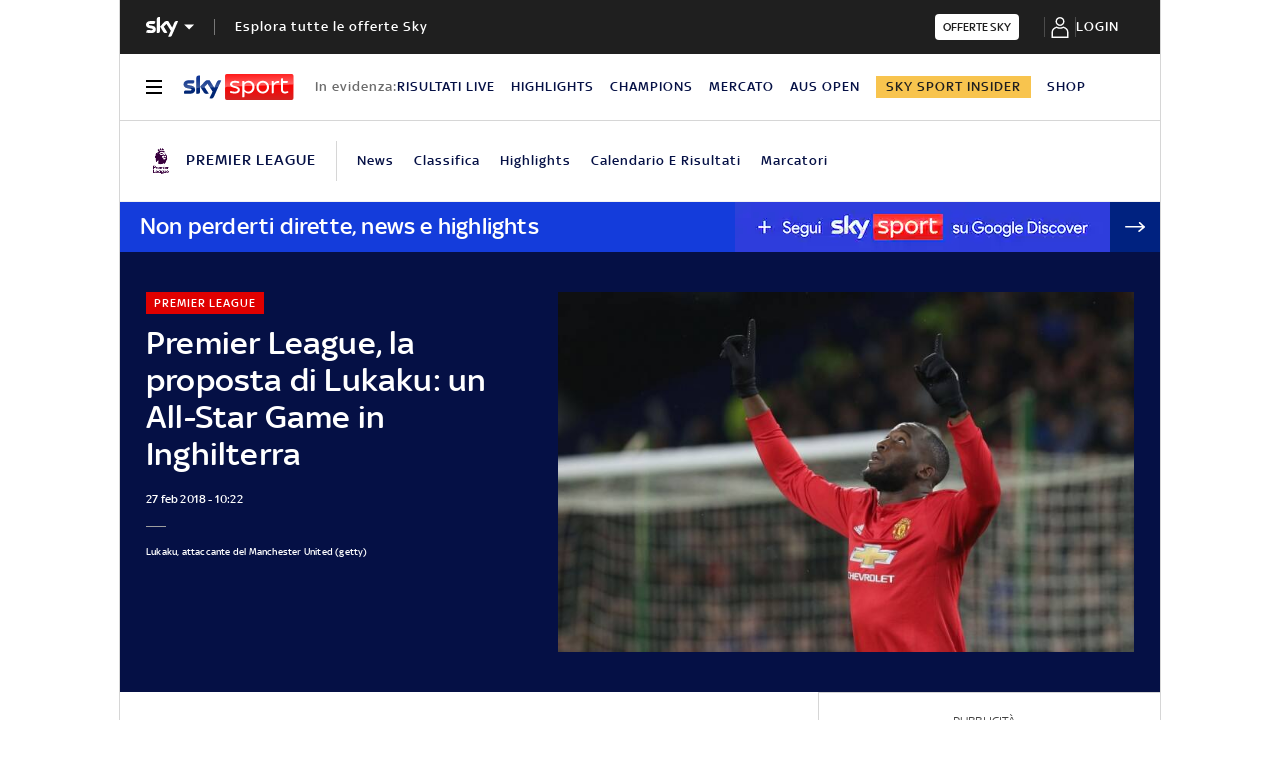

--- FILE ---
content_type: application/x-javascript;charset=utf-8
request_url: https://smetrics.sky.it/id?d_visid_ver=5.5.0&d_fieldgroup=A&mcorgid=1A124673527853290A490D45%40AdobeOrg&mid=06311061278960121477152664977982584133&ts=1769029011363
body_size: -38
content:
{"mid":"06311061278960121477152664977982584133"}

◆ **WHAT YOU SHOULD DO**:
Return the records exactly as they stand, and drop every picture.

◆ **RESPONSE**:
--- FILE ---
content_type: application/x-javascript;charset=utf-8
request_url: https://smetrics.sky.it/id?d_visid_ver=5.5.0&d_fieldgroup=A&mcorgid=1A124673527853290A490D45%40AdobeOrg&mid=06311061278960121477152664977982584133&ts=1769029011363
body_size: -38
content:
{"mid":"06311061278960121477152664977982584133"}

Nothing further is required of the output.